*Aufgabe 1*:
Nenne alle Wörter und Wendungen, die im Auszug über Fortpflanzungstechnik in Anführungszeichen stehen, in der Reihenfolge ihres Auftretens.
*Aufgabe 2*:
Schreibe den Auszug über Fortpflanzungstechnik und Schwangerschaft im Anschluss an seinen letzten Satz weiter.

*Ausgewählter Auszug*:
Gute Hoffnung oder totale Kontrolle?

Das Verrückte daran aber ist, daß diese Befriedigung heute mit denselben Methoden und Techniken gesucht wird und auf dieselben medizinisch-technischen „Bio-Ingenieure“ vertraut, die vorher die spontane Fruchtbarkeit des weiblichen Körpers bekämpft haben. Diese können der Frau dann unter Umständen zwar ein Kind „zusammenbauen“, wenn sie vorher – stets gewaltsam – die verschiedenen „Reproduktionskomponenten“ aus dem lebendigen Zusammenhang, den die Frau darstellt, isoliert haben. Sie können ein Kind konstruieren, wie sonst ein Ingenieur ein Auto baut; sie können aber niemals die tiefe Sehnsucht der Frauen nach jenem Ursprünglichen, Spontanen, Neuen befriedigen. Im Gegenteil: An die Stelle der freudigen Erwartung, der „guten Hoffnung“, die eine natürliche Schwangerschaft begleitet, tritt die Angst, daß etwas schiefgehen könnte, und in ihrer Folge die totale Verunsicherung, die vollständige Fremdkontrolle über die Schwangerschaft und Geburt. Dadurch wird die Frau nun, wie der Mann auch, endlich gerade in diesem intimsten Vorgang ihrem eigenen Körper entfremdet, durch den sie sich wieder der Schöpferkraft ihrer eigenen weiblichen Natur versichern wollte. Und wie beim Tourismus als Natursehnsucht4 erlebt die Frau auch hier, daß sie das,  was sie sucht, zerstört, indem sie es findet, nämlich jene spontane, nicht-technische, nicht beherrschte und unterworfene „wilde“ Gebärfähigkeit.5 Ja, sie zerstört sich selbst auch noch als „lebendigen Zusammenhang“, als Person, und macht sich zu einem Apparat aus Bio-Teilen.

*Gegebene Daten*:
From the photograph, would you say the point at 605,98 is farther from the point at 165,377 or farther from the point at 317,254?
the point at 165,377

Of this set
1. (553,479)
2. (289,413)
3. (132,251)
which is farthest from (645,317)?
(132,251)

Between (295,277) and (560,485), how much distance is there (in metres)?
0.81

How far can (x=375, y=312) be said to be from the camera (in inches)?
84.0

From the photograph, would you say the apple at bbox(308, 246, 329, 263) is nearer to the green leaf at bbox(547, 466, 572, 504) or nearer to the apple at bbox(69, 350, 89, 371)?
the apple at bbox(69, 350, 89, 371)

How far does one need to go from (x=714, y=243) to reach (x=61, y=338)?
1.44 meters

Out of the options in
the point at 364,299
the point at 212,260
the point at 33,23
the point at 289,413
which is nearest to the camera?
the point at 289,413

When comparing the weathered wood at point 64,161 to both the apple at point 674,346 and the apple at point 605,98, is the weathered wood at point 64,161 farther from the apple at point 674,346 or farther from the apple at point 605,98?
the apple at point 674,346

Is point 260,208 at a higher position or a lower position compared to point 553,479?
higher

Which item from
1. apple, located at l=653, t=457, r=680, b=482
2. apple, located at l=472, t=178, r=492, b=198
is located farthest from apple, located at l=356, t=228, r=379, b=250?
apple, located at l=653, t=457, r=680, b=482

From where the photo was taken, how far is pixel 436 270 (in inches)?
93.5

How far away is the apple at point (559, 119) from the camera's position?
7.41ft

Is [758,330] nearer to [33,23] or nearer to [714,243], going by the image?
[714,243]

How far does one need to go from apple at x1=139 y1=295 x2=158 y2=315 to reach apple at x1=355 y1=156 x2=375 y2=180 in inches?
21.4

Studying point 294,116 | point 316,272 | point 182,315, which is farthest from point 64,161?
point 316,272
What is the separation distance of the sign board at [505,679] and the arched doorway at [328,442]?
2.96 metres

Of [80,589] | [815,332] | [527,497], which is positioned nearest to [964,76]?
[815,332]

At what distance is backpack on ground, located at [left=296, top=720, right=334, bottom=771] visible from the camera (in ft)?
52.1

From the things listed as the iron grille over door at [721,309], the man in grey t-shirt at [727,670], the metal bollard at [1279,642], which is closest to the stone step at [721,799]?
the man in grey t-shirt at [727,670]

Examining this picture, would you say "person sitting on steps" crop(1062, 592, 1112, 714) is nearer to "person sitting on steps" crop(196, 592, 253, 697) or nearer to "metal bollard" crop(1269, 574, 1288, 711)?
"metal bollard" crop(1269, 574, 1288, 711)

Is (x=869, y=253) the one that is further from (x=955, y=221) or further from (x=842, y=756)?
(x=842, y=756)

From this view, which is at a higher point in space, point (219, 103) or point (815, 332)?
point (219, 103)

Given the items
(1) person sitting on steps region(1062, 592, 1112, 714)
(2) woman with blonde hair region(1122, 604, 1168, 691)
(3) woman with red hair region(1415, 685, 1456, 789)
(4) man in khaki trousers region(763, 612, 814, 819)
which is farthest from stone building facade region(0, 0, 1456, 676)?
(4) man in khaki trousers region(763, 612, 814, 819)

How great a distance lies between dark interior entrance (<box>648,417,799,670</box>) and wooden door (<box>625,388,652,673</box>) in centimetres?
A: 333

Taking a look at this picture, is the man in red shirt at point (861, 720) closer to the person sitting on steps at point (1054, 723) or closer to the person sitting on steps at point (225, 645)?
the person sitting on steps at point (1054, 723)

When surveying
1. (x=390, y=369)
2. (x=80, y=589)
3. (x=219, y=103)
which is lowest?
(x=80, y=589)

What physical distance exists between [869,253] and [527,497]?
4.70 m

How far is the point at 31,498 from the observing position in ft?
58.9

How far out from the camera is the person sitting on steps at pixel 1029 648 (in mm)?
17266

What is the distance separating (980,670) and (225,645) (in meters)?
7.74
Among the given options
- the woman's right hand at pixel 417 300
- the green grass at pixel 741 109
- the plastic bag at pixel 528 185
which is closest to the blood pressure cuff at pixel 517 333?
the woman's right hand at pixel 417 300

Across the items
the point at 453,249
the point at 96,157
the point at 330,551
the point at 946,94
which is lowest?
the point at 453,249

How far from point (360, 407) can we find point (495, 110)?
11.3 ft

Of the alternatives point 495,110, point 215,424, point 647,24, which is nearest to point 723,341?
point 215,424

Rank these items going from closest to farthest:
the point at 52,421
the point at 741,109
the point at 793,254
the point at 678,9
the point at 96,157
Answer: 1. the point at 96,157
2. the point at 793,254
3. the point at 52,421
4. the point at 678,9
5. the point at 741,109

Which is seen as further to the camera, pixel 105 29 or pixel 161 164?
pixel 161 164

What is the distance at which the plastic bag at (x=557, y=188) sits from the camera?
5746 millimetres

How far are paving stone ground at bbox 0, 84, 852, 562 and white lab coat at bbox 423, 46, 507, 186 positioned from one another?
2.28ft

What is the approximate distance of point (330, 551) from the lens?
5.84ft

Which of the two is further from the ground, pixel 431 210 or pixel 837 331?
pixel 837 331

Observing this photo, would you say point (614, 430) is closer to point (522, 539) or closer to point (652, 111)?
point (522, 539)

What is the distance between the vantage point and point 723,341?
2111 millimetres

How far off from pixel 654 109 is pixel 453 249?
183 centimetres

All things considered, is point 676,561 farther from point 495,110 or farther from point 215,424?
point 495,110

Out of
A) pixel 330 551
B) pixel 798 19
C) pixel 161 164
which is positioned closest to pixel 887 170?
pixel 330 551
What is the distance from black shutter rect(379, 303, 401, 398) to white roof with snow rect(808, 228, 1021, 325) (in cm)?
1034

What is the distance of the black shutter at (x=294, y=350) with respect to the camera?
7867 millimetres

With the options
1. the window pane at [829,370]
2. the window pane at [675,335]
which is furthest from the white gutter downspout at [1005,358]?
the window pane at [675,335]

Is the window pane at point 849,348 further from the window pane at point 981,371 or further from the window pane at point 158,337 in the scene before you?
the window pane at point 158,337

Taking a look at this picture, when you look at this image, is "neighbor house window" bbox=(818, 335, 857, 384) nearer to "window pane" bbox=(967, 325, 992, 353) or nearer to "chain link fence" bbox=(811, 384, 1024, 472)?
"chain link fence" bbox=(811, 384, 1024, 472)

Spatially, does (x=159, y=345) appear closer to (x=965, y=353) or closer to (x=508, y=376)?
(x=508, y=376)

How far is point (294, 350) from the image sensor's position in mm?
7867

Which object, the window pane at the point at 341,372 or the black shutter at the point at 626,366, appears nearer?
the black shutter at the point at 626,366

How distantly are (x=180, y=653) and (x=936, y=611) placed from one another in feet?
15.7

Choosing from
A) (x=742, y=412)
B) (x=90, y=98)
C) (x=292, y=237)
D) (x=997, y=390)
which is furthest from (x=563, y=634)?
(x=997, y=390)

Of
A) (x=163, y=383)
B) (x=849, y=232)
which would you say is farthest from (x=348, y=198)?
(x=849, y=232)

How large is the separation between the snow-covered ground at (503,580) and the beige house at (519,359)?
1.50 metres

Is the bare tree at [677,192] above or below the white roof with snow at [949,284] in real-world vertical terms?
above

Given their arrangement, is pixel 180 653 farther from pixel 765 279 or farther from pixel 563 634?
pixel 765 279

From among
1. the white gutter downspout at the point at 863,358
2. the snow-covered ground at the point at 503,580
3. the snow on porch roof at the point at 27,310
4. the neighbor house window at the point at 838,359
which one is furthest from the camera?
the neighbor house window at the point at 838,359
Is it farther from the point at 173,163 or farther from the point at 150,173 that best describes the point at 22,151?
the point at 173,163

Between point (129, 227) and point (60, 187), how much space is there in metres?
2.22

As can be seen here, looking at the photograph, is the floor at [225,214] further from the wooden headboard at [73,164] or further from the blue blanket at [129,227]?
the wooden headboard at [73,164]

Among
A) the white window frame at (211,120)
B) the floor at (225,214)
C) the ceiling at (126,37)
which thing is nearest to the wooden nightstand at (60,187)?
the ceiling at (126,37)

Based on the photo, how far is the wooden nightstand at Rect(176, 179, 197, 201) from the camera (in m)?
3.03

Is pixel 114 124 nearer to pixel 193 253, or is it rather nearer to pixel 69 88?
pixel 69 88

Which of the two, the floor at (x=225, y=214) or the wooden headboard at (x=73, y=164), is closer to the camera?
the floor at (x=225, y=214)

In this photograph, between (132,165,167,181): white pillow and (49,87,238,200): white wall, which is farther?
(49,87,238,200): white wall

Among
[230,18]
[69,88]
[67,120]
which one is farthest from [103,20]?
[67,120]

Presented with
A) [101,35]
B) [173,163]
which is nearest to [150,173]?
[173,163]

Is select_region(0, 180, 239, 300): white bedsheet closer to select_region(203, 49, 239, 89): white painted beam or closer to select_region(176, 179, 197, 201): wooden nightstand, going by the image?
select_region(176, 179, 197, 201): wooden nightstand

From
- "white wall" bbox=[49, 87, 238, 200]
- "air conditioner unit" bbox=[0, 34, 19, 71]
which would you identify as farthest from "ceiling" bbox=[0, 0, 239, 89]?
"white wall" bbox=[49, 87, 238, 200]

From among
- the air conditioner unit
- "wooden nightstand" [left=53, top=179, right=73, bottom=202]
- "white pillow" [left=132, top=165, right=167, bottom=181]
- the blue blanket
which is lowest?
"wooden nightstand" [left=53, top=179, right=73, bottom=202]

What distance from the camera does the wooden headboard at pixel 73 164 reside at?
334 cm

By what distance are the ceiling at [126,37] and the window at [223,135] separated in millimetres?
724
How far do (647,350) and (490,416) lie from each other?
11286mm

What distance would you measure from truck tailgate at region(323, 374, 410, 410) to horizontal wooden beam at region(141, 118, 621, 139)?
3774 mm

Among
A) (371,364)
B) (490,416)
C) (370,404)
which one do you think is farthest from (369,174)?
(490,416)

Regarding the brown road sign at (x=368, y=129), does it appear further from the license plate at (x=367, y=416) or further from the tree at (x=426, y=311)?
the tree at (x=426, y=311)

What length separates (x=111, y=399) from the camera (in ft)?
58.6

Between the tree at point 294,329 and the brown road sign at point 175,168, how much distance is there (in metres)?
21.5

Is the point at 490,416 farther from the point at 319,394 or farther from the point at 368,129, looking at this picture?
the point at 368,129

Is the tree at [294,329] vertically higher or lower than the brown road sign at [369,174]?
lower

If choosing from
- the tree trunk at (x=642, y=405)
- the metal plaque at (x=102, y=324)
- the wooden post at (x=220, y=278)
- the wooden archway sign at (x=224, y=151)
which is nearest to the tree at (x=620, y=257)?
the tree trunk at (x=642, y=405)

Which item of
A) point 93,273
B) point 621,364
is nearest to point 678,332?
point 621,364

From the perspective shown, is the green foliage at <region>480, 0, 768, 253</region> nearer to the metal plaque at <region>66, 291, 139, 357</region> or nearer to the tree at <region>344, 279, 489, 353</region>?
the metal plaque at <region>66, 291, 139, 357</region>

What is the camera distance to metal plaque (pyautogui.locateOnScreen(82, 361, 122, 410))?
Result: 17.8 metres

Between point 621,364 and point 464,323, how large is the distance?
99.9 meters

*Erwartete Antwort 1*:
„Bio-Ingenieure“, „zusammenbauen“, „Reproduktionskomponenten“, „guten Hoffnung“, „wilde“, „lebendigen Zusammenhang“

*Erwartete Antwort 2*:
Fort-Schritt und Zurück-Sehnen

Ähnliche Beispiele für den Zusammenhang der gewaltsamen Zerstörung von lebendigen menschlichen und Naturzusammenhängen durch „Modernisierung und Industrialisierung“ (und der Sehnsucht nach ebendieser zuvor zerstörten Welt) und dem sich sozusagen automatisch vollziehenden technischen Fortschritt ließen sich auch noch aus vielen anderen Bereichen der heutigen Wirklichkeit anführen – zum Beispiel aus der Computerwelt, wo die Wirklichkeit durch ihre Simulation, durch „Virtual Reality“, ersetzt wird; oder aus der Autowelt, der Arbeitswelt, dem Sport. Die bis hier angeführten Beispiele sollen aber genügen, um in den nächsten Folgen aufzeigen zu können, worum es eigentlich bei dieser Natursehnsucht geht, wo ihre emotionalen und strukturellen Ursachen liegen – und schließlich, wie diese Sehnsucht endlich zu befriedigen wäre.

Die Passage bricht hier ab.